Complex tools with many parameters or behaviors need more documentation. Simple tools need less. This dimension scales expectations accordingly.

Parameters3/5

Does the description clarify parameter syntax, constraints, interactions, or defaults beyond what the schema provides?

Schema coverage is 0%, so the description must compensate. It explains the purpose of each parameter (group for time granularity, filters for agency, NAICS, set-aside) and gives enum values implicitly. However, it does not specify data types or format constraints beyond the enum, which limits semantic richness.

Input schemas describe structure but not intent. Descriptions should explain non-obvious parameter relationships and valid value ranges.

Purpose4/5

Does the description clearly state what the tool does and how it differs from similar tools?

The description clearly states the tool aggregates federal spending over time with grouping and filtering options, and provides a concrete example. It distinguishes from sibling tools by focusing on time-series, though not explicitly naming alternatives.

Agents choose between tools based on descriptions. A clear purpose with a specific verb and resource helps agents select the right tool.

Usage Guidelines4/5

Does the description explain when to use this tool, when not to, or what alternatives exist?

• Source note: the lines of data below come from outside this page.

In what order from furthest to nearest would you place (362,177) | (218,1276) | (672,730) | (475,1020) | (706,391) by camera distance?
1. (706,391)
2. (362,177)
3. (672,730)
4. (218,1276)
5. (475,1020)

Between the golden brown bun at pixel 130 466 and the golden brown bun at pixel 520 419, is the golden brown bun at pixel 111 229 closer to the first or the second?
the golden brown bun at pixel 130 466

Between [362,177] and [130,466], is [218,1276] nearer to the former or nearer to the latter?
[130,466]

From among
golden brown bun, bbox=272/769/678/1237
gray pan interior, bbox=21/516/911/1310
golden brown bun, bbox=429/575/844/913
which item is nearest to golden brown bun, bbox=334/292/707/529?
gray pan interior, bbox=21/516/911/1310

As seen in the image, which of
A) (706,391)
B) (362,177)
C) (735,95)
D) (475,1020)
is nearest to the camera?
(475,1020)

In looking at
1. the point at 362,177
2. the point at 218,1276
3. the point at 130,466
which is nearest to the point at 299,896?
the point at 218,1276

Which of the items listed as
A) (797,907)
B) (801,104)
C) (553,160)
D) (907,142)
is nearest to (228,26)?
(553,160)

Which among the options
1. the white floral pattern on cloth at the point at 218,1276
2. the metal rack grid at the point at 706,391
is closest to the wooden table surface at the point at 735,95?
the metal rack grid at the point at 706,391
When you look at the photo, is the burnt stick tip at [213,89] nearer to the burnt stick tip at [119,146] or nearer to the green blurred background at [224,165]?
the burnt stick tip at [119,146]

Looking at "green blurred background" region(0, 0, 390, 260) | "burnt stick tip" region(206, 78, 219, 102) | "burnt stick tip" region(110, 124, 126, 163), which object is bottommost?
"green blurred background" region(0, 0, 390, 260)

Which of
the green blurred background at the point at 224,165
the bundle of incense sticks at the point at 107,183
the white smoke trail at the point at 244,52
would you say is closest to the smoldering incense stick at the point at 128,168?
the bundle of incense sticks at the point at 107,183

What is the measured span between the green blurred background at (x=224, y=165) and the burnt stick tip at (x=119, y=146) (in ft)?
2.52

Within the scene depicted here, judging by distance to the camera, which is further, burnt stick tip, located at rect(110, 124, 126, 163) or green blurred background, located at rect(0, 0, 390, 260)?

The description gives a clear use case ('how has VA 541512 spending trended over the past 5 years'), indicating when to use this tool for trend analysis. It does not specify when not to use or list alternatives, but the context is sufficient.

Agents often have multiple tools that could apply. Explicit usage guidance like "use X instead of Y when Z" prevents misuse.